JOB:
Resume the passage below about Kropf getting his book published, continuing it after its final sentence.

Once he had written the book, Kropf turned his attention to getting it published. He had experience with this process, having published the book Unknown Sands, a travel book about living in Turkmenistan. He said, “I really zeroed in on small independent presses or university presses that I knew might be interested and were in that region and I was not with an agent so that made it a pretty clean relationship there. And university of Akron, it just so happened that they’re doing a series on Ohio history and culture and this fit into that series and I was just really fortunate that it worked out well and it’s probably not your traditional book from an academic press…because it blends personal memoir with history so it might be a little bit of a hybrid so I’m just really thrilled that they took it on.
When it comes to getting a book out in the world Kropf said “part one is writing the book which is a really consuming process and then the second is finding a publisher and then the third, which I’m in right now, is really trying to get your book noticed, you know, get it marketed and get people to pay attention to it. It sort of feels, you know, like you have this child you’ve raised and you send this child on out into the world and you want everyone to like your child and take notice and that’s sort of where I am now.”

EXTRACTED INFORMATION:

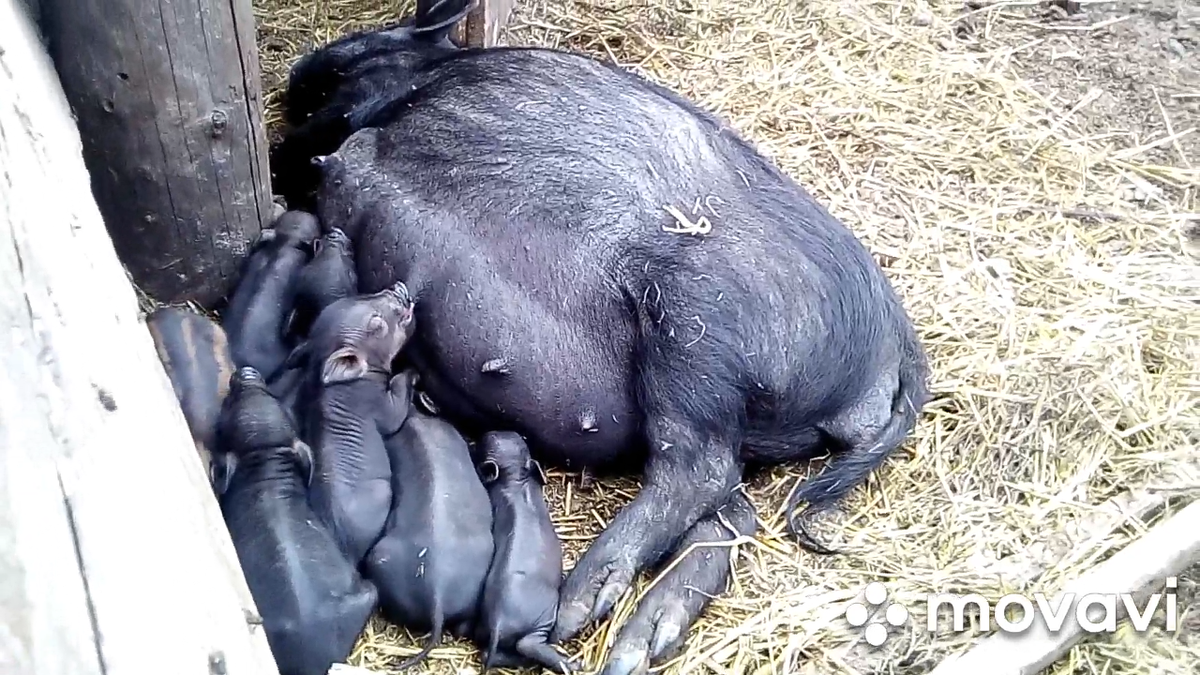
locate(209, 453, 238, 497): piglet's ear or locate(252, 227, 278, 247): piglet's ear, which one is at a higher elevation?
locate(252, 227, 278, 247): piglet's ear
...
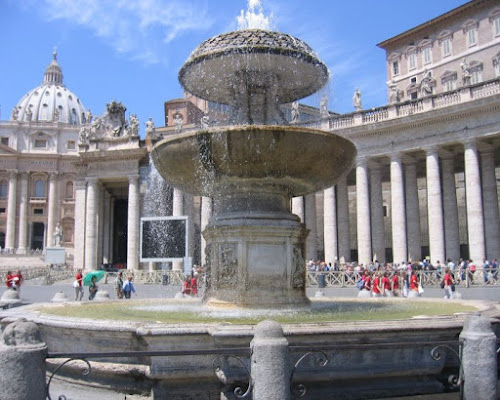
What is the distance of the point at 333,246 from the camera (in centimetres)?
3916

RESPONSE TO THIS EXERCISE:
When it comes to future publications, he said “I have some other family stories I think might have some literary value on my father’s side of the family. I have my grandfather who was in World War 1 and he was in something called the balloon observed corp and he was actually, they had a small group of soldiers that went up in these balloons four, five thousand feet up in the air and they looked down, you know, in France they’d look down at the lines of the Germans and report back what they would see and it was a highly dangerous specialty to be in in the army because these balloons were frequently shot down and the parachutes that they had were very primitive, early parachutes and they didn’t always work and I had his diary from that time. I’ve donated it to the Smithsonian but I’ve kept a copy and I’ve thought there might be a book in there somewhere.”